Perhaps Thomas Edison’s most enduring legacy after the incandescent bulb (now on its way to join the gas light and the horse carriages in the annals of human history) is the adage, “Genius is 2% inspiration and 98% perspiration.” While this surely applies in many areas of applied science and engineering, it is especially evident in software. We run into this every day when developing PadKeys Keyboard, our iOS on-screen keyboard app.
The aim of PadKeys is to bring a more full-scale keyboard to iOS, where you can punctuate sentences and type numbers without needing to switch to alternate layouts. In general, it’s more efficient to use for doing more “work-ish” kinds of things, though the smaller keys that the full layout brings means you give up some speed when banging out simple texts. And of course using any on-screen keyboard gives something up compared with using a physical keyboard. Nearly all software keyboards, including ours, implement some simple automation to try to make up for this ergonomic deficiency.
Autocorrect is an example of such automation, as well as attempting to do basic things like capitalize your sentences without you needing to hit ‘Shift’, and inserting a period after two spaces since the keyboard can safely assume you wanted to end a sentence. Since PadKeys is about efficiency and also makes some ergonomic sacrifices in the name of the greater good of avoiding extra layouts or “modes” in the keyboard, we’ve naturally implemented these basics, and even included some extras like autocompleting single letters to the most common words in the current language starting with them. (In English, ‘t <space>’ will give you “the”, ‘o’ “of”, ‘f’ “for”, and so on.) But one of our users suggested we could do more by adding a bit more “intelligence” to the keyboard.
He had noticed that punctuation is written with particular patterns of spacing around it. We put space before and after a dash — but only after a comma, or a period. And directional punctuation like (parentheses) and “quotation marks” have spaces before or after depending on their orientation. All of these could be implemented by the keyboard: either automatically inserting spaces after punctuation characters, or before, or even removing space that shouldn’t be there , like if we decide to end a clause or sentence after already inserting a space (or having one inserted after an autocorrection).
It sounded like a great idea, and doable because iOS provides keyboard apps with the text around where the user is typing. It took us a few weeks before we could start on this, but once we got rolling on it, we figured all we’d need to do would be to fire up some logic when the user typed a punctuation character to add or delete spaces appropriately. We started by making a list of the punctuation characters that we wanted to act upon. This included comma, period, semicolon, and colon, and we soon determined that any “clause ending” character fell into the category. Then we deleted space before these characters if it was there, and added a space afterward.
This simple implementation worked fairly well in many cases. The first complication we ran into was typing things like dates, times, and numbers. In these cases the rules change – you don’t want any spaces in 3.14 or 12:15 for instance.
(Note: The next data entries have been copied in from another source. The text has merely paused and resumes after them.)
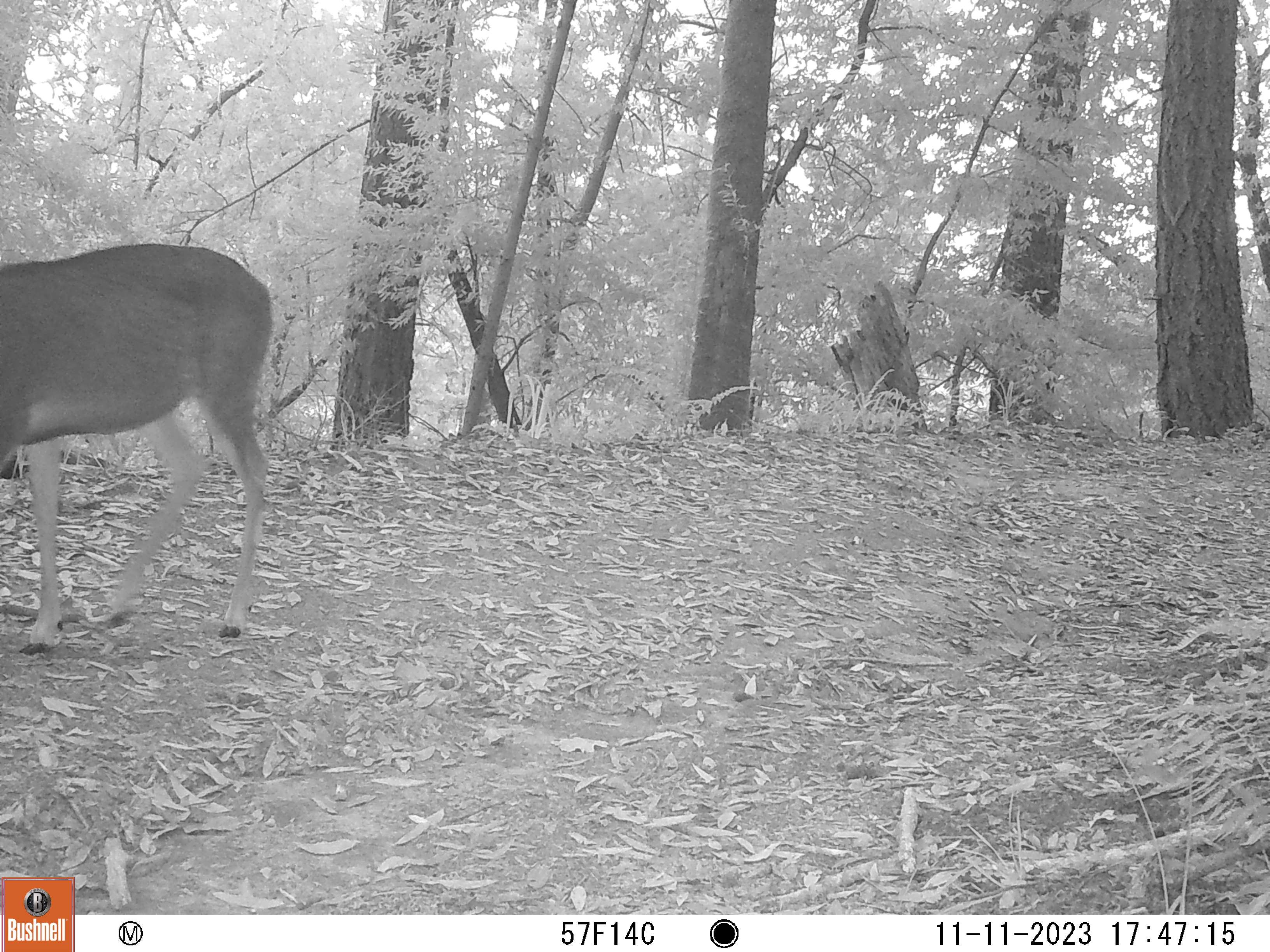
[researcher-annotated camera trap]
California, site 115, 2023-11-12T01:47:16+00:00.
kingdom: Animalia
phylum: Chordata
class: Mammalia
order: Artiodactyla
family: Cervidae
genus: Odocoileus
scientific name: Odocoileus hemionus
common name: mule deer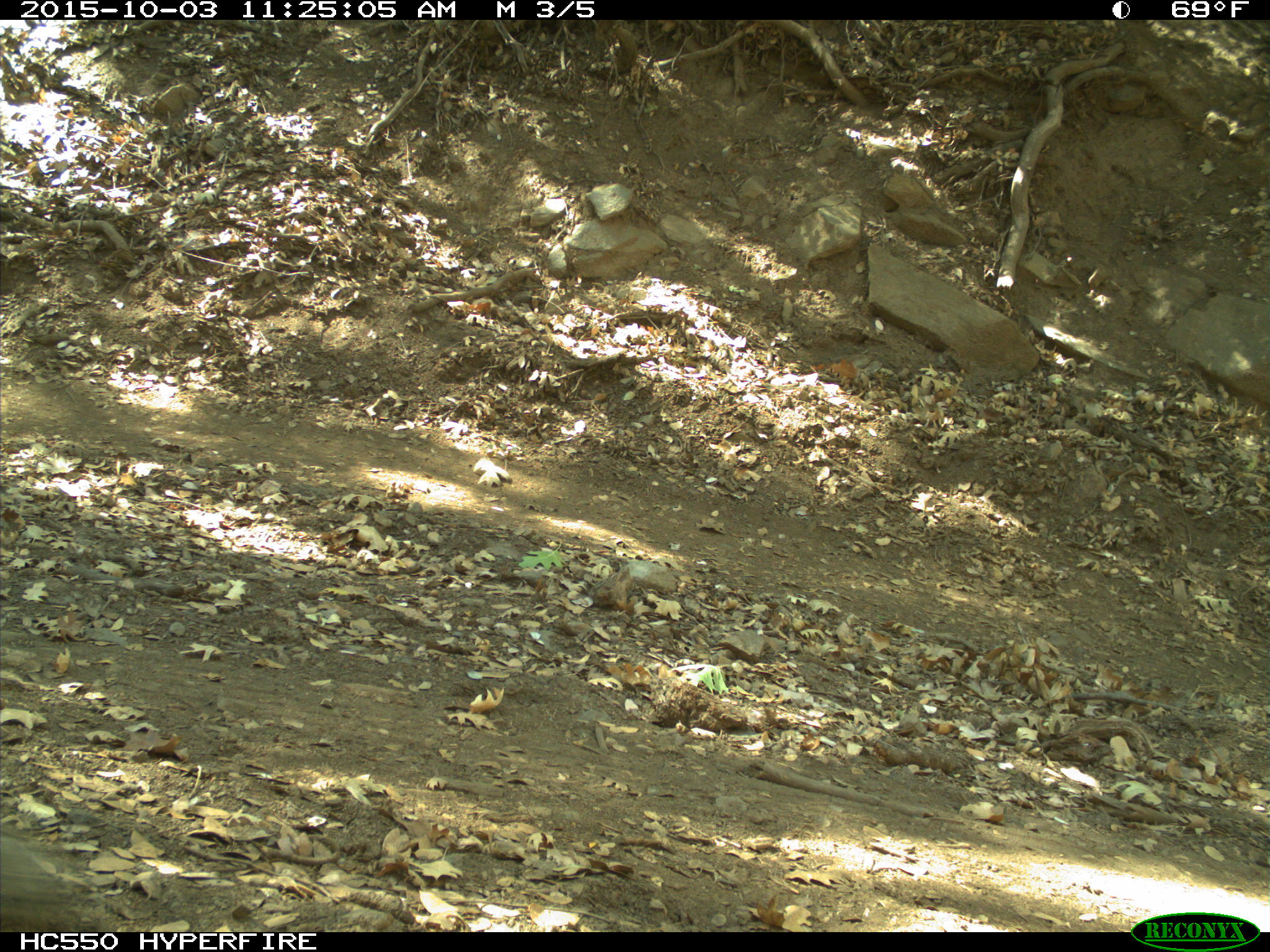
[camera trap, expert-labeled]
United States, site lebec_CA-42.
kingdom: Animalia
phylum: Chordata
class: Mammalia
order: Rodentia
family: Sciuridae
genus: Otospermophilus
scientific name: Otospermophilus beecheyi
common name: california ground squirrel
We worked around this by checking what kind of character lay before the cursor, skipping any action if it were a number. Then we ran into problems when the user wanted to type punctuation characters together, such as in … or --. Additional complications came when parentheses or quotation marks were involved, and handling situations when the user selects offered word suggestions while in the middle of other text and punctuation.
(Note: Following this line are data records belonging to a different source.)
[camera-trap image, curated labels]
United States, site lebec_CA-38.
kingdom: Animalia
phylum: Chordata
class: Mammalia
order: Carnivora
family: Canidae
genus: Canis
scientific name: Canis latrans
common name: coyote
Overall it took several cycles of iteration internally and two external releases until we had it “right”, or at least only rarely causing annoyance. It’s still not perfect and we still don’t have the guts to turn it on by default. But it’s good enough that it leaves us with a feeling of going back to “manual mode” when using a regular computer keyboard and having to insert and delete all those spaces by hand.
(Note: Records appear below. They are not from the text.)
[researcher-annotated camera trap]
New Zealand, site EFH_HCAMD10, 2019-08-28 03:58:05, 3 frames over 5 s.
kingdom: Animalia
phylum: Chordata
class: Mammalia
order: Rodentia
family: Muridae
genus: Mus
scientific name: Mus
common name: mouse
The current code involves constants for character classes, and local state variables to track the context while executing multiple detection and conditional statements. It is really a textbook example of software development, where a simple idea and simple implementation become gradually more complex, as new possibilities and wrinkles are discovered in the real-world situations it deals with. The challenge, as always, is not to anticipate all of this from the beginning, but to evolve the design and approach so the code is as simple as possible — but no simpler.